Mark ha un sorriso che gli schiaffi te li tira fuori di mano, sbruffone di natura, grezzo, la vita l'edulcora con battute di pessimo gusto e scherzi cretini. E' sempre stato così ed ha sempre creato conflitti insormontabili dove lei invece cerca semplicemente di riempire le scarpe troppo larghe di Nan. Quando però sa di aver fatto i danni striscia, mettendo il muso da cucciolo, che le appoggia sulla spalla sinistra, cercando di piantarle un bacio e cingerla mentre lei se lo scrolla debolmente di dosso con mugugni sempre più infastiditi. 

- I got you a present.
- A new brother?

Le ride contro la nuca, scrollando la testa e le braccia forti le si chiudono sulla vita troppo stretta. E' sempre stata ossa sporgenti e poca carne, troppo studio, troppo lavoro, spostarsi a piedi per tutta la città o con i mezzi, le corse, le poche ore di sonno l'hanno fatta crescere più simile ad un chiodo. Tosta in determinazione, di testa e di spirito. Si appoggia, sbuffando. Abbandona le dita lunghe sugli avambracci tatuati altrui, seguendo la linea di una cicatrice che le fa aggrottare la fronte. Ricorda il giorno in cui è tornato a casa sanguinante, Nan non c'era, ed è toccato a lei ricucirlo mezzo sbronzo dopo l'ennesima rissa con gli amici. 

- Quindi?
- Cosa?
- Il mio regalo?
- Ah già... è sul tuo letto.
- Sei andato in camera mia?!?
- Oh stop fussing!

Mark non ha memoria per gli anniversari, men che meno per i compleanni. Se li scorda ma non con cattiveria, ha solo altre cose a cui pensare, altre chimere da inseguire e gli anni passano troppo in fretta perchè possa prestarci così tanta attenzione.
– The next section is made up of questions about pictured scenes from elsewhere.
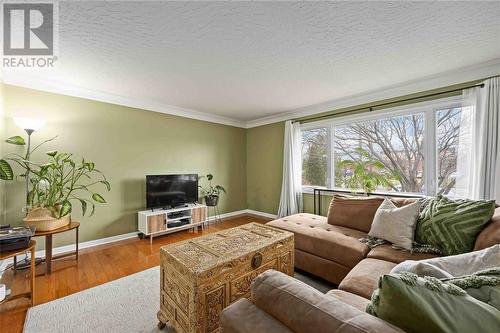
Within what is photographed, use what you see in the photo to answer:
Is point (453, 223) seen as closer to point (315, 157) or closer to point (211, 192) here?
point (315, 157)

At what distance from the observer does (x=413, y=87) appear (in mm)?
2988

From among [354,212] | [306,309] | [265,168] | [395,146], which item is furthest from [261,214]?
[306,309]

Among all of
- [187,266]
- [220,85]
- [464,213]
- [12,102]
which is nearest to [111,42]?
[220,85]

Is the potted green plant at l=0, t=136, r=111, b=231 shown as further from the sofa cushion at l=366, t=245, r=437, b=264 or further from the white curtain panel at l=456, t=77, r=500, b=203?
the white curtain panel at l=456, t=77, r=500, b=203

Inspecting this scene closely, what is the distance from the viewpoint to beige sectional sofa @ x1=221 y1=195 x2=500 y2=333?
0.73 m

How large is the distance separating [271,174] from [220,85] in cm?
253

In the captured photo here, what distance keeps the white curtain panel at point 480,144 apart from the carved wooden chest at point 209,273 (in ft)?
8.10

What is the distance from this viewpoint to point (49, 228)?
7.75 ft

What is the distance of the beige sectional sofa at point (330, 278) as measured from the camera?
0.73m

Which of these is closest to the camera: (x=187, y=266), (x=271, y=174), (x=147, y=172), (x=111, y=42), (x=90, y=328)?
(x=187, y=266)

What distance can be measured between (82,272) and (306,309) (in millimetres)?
2814

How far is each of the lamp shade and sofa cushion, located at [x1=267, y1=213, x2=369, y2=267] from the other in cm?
319

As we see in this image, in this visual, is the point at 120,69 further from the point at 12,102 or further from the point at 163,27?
the point at 12,102

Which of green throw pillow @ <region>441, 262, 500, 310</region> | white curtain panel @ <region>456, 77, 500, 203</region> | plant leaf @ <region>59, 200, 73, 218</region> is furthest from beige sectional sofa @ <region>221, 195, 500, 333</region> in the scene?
plant leaf @ <region>59, 200, 73, 218</region>
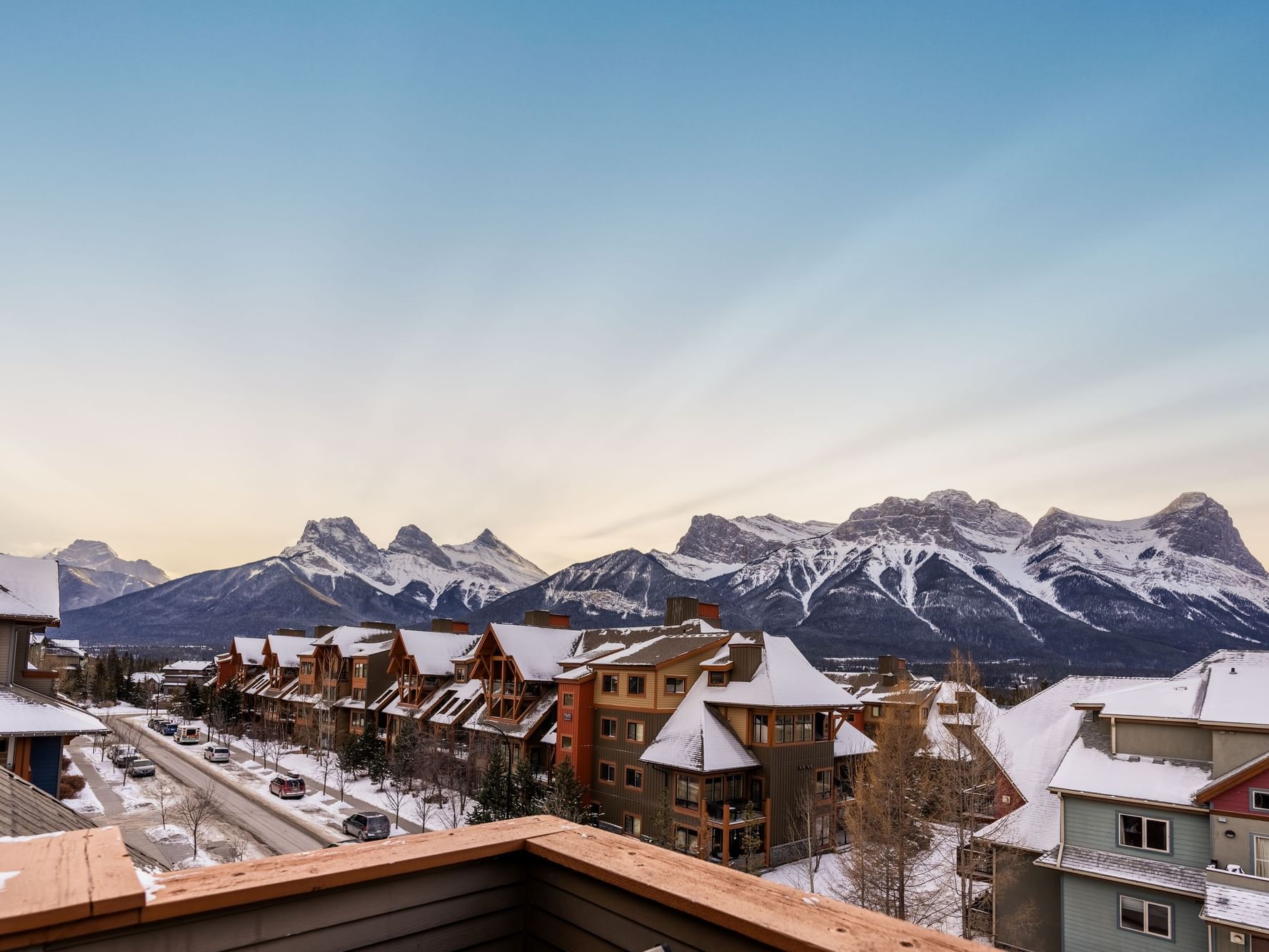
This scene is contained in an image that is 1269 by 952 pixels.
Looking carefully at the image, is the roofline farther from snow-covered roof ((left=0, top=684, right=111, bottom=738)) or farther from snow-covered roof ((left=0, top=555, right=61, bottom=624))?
snow-covered roof ((left=0, top=555, right=61, bottom=624))

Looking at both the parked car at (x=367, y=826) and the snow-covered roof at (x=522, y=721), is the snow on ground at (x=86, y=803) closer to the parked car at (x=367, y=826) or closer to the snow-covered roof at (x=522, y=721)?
the parked car at (x=367, y=826)

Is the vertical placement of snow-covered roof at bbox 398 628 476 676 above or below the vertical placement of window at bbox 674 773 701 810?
above

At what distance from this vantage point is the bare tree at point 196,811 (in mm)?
28859

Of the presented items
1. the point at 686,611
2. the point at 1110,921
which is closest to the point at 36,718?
the point at 1110,921

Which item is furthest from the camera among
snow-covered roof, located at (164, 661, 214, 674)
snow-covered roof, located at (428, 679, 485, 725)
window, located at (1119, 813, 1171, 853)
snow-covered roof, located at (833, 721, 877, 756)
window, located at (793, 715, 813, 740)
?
snow-covered roof, located at (164, 661, 214, 674)

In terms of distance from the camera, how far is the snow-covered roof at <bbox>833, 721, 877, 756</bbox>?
35438mm

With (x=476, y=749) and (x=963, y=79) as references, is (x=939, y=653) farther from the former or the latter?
(x=963, y=79)

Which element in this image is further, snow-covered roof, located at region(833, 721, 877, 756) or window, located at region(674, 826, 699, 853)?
snow-covered roof, located at region(833, 721, 877, 756)

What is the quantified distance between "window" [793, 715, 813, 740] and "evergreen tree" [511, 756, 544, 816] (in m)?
11.9

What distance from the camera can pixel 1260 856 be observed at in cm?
1738

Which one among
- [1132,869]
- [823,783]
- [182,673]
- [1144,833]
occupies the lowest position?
[182,673]

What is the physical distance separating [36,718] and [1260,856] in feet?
102

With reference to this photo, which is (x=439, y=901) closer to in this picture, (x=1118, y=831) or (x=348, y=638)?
(x=1118, y=831)

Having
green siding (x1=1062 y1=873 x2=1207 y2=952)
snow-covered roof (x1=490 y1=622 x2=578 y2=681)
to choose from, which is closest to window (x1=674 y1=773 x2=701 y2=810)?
snow-covered roof (x1=490 y1=622 x2=578 y2=681)
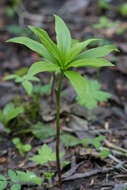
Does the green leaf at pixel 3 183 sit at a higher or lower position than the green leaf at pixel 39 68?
lower

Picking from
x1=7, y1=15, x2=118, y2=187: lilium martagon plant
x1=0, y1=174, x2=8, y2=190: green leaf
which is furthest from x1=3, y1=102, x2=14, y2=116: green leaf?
x1=7, y1=15, x2=118, y2=187: lilium martagon plant

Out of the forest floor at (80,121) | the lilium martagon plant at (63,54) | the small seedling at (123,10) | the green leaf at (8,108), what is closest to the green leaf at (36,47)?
the lilium martagon plant at (63,54)

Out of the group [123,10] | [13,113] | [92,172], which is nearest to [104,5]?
[123,10]

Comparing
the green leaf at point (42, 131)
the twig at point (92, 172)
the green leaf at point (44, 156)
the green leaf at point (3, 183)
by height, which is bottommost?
the twig at point (92, 172)

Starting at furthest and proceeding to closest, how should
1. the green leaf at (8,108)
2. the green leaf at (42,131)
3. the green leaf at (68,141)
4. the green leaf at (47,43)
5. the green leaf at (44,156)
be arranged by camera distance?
the green leaf at (8,108) < the green leaf at (42,131) < the green leaf at (68,141) < the green leaf at (44,156) < the green leaf at (47,43)

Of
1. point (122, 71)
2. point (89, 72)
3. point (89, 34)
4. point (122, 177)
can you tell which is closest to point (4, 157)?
point (122, 177)

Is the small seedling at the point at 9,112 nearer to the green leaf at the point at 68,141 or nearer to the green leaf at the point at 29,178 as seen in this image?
the green leaf at the point at 68,141
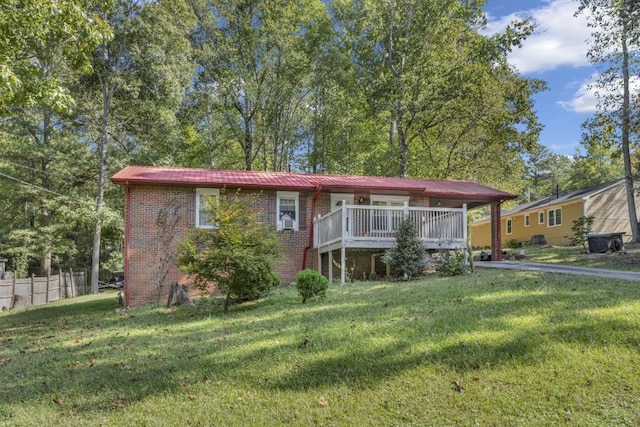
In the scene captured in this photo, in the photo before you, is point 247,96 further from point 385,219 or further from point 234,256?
point 234,256

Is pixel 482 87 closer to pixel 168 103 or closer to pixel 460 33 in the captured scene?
pixel 460 33

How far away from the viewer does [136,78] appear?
2041 cm

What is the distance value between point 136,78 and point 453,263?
17307 millimetres

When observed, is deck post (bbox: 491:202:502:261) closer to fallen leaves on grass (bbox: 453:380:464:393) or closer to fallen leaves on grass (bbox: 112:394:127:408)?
fallen leaves on grass (bbox: 453:380:464:393)

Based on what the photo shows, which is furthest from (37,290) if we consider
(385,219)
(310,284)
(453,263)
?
(453,263)

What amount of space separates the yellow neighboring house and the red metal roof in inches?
461

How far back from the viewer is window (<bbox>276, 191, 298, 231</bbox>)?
45.9ft

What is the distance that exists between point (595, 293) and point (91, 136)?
23002 mm

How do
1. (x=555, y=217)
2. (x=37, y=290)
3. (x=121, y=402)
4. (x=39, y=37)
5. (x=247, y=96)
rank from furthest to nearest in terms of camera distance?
(x=555, y=217), (x=247, y=96), (x=37, y=290), (x=39, y=37), (x=121, y=402)

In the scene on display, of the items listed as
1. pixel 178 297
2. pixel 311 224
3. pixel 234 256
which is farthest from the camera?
pixel 311 224

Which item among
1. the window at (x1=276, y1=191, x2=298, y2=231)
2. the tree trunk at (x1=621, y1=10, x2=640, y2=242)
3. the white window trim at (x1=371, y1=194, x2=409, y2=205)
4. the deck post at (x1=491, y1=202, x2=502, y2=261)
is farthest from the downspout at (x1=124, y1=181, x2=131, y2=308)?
the tree trunk at (x1=621, y1=10, x2=640, y2=242)

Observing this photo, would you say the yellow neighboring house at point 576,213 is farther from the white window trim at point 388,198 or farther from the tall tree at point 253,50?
the tall tree at point 253,50

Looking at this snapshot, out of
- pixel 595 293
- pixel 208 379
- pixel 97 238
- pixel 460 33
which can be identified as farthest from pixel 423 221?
pixel 97 238

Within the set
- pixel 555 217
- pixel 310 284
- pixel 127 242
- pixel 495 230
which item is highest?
pixel 555 217
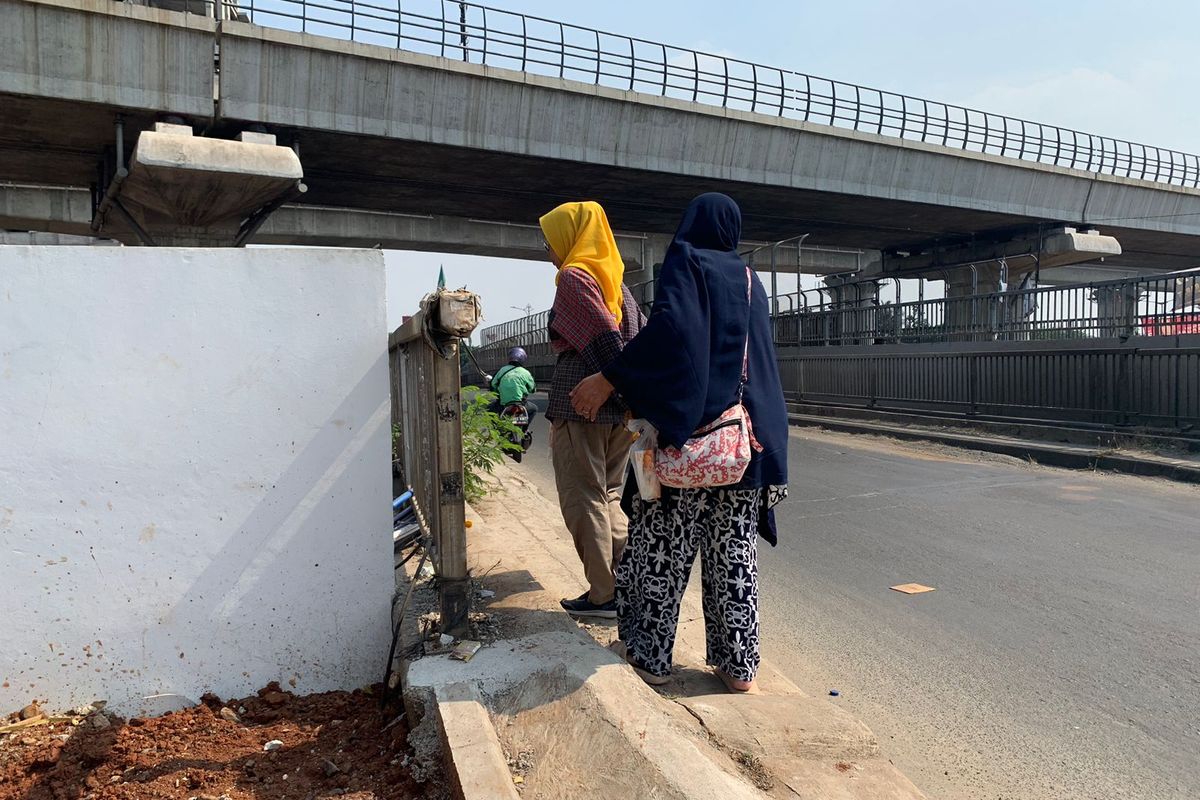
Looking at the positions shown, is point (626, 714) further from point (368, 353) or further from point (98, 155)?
point (98, 155)

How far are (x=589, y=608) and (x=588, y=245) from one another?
159 centimetres

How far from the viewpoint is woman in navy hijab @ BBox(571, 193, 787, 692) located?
2.75 metres

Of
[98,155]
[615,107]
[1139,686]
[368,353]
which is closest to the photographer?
[368,353]

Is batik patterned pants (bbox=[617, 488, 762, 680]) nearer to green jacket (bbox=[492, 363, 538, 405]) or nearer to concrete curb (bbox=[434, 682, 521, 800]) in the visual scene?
concrete curb (bbox=[434, 682, 521, 800])

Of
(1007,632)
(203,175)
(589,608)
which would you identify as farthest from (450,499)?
(203,175)

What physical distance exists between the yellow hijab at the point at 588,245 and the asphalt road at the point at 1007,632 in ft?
6.23

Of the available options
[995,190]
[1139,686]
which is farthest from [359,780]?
[995,190]

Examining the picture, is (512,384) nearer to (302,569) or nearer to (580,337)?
(580,337)

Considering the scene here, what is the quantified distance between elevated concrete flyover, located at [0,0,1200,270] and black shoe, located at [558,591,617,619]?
15.9 meters

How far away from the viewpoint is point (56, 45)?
14398 mm

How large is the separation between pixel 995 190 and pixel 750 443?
92.4ft

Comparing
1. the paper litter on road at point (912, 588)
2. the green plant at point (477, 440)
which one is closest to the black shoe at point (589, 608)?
the paper litter on road at point (912, 588)

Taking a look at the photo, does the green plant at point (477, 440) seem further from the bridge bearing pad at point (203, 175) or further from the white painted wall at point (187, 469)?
the bridge bearing pad at point (203, 175)

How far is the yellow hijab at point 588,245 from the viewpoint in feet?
10.9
La dedica la coglie completamente in fallo. Non solo il regalo in sè - Dubliners di Joyce, copertina rigida e dall'odore buono di usato - ma il fatto che si sia ricordato con solo una settimana di ritardo del suo compleanno, di norma messo in secondo piano rispetto a festeggiare St. Patrick. 

"To my little sister, 
remember: for as far as you want to run, you can't escape reality.
You'll learn to stand your ground and fight for what you really believe in. 
Happy 25th Birthday Cori, 
love you, 
Mark"


Mark Lorcan Ashby

martedì, dicembre 26

Un paio di bicchieri


Sera - 23.12.26

Il cenno lieve, la docile oscillazione del capo, sono un chiaro invito per Mikey. Il barista rabbocca il bicchiere con pazienza infinita, piantandosi a fissarla mentre lei sembra lasciar vagare lo sguardo nel vuoto, tra i propri pensieri.

- Mi dici che hai?

La voce è impastata e roca, i baffi lunghi, bianchi, finiscono lisciati dalle dita ingioiellate di teschi di metallo e roba del genere, sintomi di un passato non proprio pulitissimo appresso a qualche banda di motociclisti che però si è evidentemente lasciato alle spalle, i tattuaggi coperti o rimossi come da costume.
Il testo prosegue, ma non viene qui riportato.